Go through the records below line by line, counting those that contain the word "site"; answer with the count only.

**** Exercise data ****

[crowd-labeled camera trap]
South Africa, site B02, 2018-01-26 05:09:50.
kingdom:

****
**** Exercise data ****

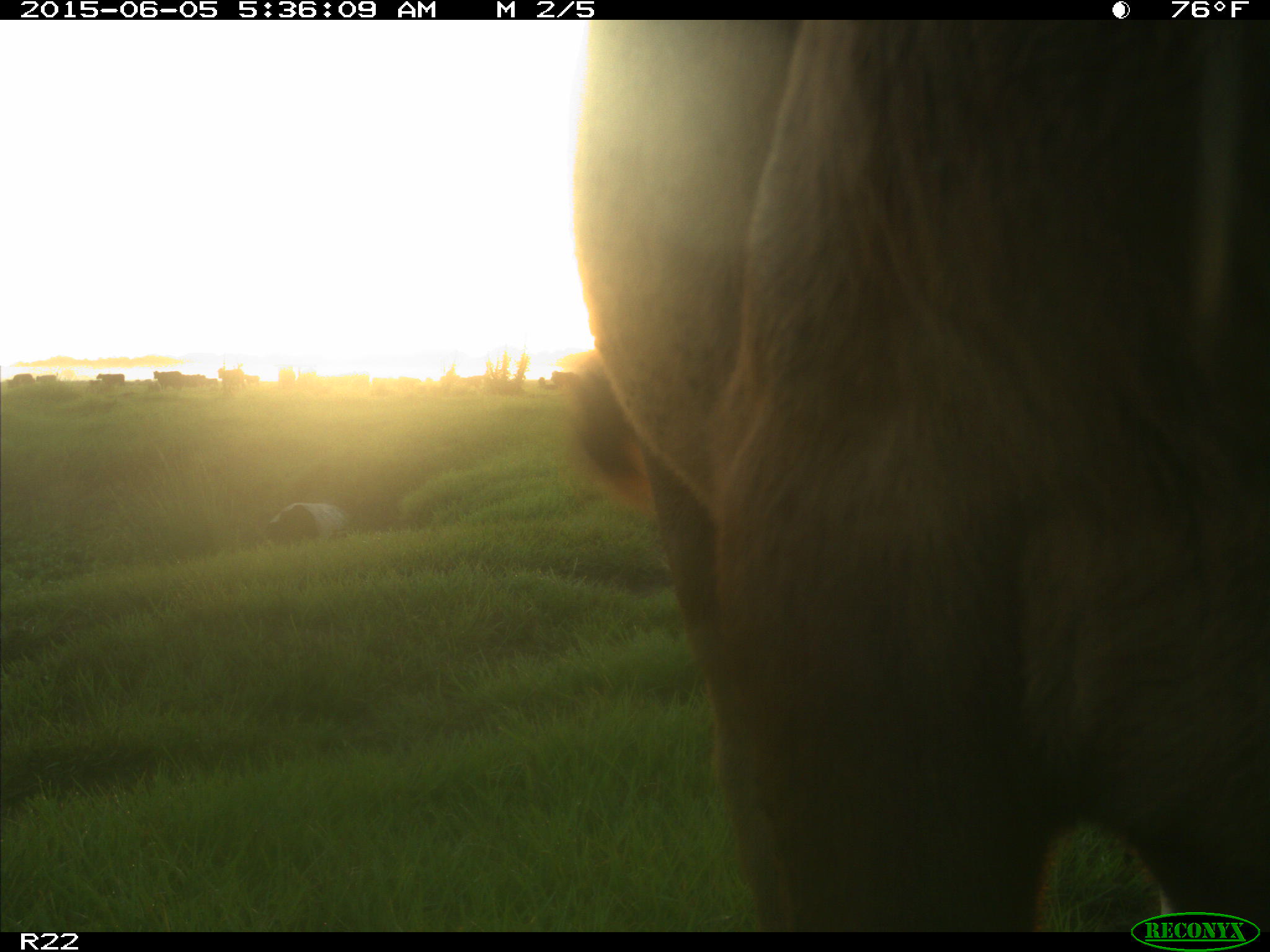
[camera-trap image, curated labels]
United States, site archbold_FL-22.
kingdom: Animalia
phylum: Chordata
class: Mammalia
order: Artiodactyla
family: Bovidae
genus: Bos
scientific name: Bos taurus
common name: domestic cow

****

:: Written answer ::
2